"Ümitvar olunuz, şu istikbal inkılâbı içinde en yüksek gür sada İslâm'ın sadası olacaktır."

Piyasalar

Akitlerde faiz caiz mi?

Nuri Mannas
18 Şubat 2025, Salı
Bugünkü hukuk düzeni faizi iki ana periyot için ayrı ayrı düzenleyip serbest bırakmakta ya da sınırlandırmaktadır: Sözleşme dönemi ve gecikme dönemi.

Sözleşme dönemi faizine anapara faizi ya da kapital faizi de denir. (Bu faizin nakit sermayenin faiz getirisi olduğu nazara alındığında “kapital/sermaye faizi” adı daha uygun gibidir.) Borçlunun para borcunu geç ifa etmesi halinde alacaklının hukuken borçludan ödemesini isteyebileceği faize ise temerrüt faizi denmektedir. 

Kapital faizi hangi akitte olur?

Akitlerden birinde (tüketim ödüncünde) faiz bilinen her anlamıyla faizdir. 

Ödünç akdinde, bir sene sonra verdiğinin benzerini meselâ 110 olarak geri almak üzere bugün 100 birim şey veren kişi borçludan yüzde on faiz almayı ve borçlu da vermeyi kararlaştırmış demektir. Verenin amacı ticarî riske girmeden sermayeden sermaye (paradan para) kazanmak, alanın amacı da sermaye ihtiyacını karşılamak üzere ödünç aldığı sermayeyi kullanıp vadesi geldiğinde benzeriyle, ama ilâve faiziyle iade etmektir. 

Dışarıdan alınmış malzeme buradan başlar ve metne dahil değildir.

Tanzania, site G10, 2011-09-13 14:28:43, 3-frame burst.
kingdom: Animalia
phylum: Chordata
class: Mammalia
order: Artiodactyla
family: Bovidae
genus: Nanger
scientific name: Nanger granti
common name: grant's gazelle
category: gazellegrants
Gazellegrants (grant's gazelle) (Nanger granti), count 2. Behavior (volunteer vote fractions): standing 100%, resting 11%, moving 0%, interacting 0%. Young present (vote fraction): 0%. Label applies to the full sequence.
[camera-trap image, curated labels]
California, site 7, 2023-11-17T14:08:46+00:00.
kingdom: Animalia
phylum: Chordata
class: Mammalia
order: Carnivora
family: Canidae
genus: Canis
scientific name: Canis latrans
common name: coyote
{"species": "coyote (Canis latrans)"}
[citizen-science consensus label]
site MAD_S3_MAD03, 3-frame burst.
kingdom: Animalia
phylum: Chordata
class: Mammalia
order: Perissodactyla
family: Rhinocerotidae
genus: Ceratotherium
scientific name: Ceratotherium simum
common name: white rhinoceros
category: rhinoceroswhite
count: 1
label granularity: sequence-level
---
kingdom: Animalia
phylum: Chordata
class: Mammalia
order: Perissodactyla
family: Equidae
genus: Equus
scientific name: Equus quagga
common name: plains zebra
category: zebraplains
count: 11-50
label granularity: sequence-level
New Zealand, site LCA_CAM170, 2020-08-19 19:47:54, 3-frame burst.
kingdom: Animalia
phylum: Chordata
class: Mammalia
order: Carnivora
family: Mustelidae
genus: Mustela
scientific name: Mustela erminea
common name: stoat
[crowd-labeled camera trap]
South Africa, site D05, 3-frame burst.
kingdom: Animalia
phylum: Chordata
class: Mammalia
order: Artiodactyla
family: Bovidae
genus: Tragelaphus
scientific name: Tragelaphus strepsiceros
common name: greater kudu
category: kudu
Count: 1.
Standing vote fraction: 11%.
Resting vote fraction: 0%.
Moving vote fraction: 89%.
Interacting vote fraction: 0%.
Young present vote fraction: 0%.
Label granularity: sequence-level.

Tüketim ödüncünde; verilen ve geri alınan “benzer” şey, aynı cins nakit para da olsa misliyle iade edilecek mal da olsa (meselâ aynı kalite ve boyda yumurta da olsa) bire bire ilâve edilen her fazlalık faizdir. Dinen hükmü bellidir. 

Ancak günümüzde faizli ödünç akdi hemen hemen daima nakit para ödüncü şeklinde olmaktadır. Zira günümüzde para dışındaki varlıklardan (menkul eşyadan) kullanıldıkça tüketilenler, gelir elde etmek maksadıyla ve tüketim ödüncü ile ödünç verilmemektedir. Yani yüz kilo pirinç verip vade sonunda yüz on kilo denk pirinç olarak geri almak üzere faizli ödünç akdi yapılmamaktadır. Paranın gücü arttığı için mala mal faizi artık unutulmaya yüz tutmuştur. 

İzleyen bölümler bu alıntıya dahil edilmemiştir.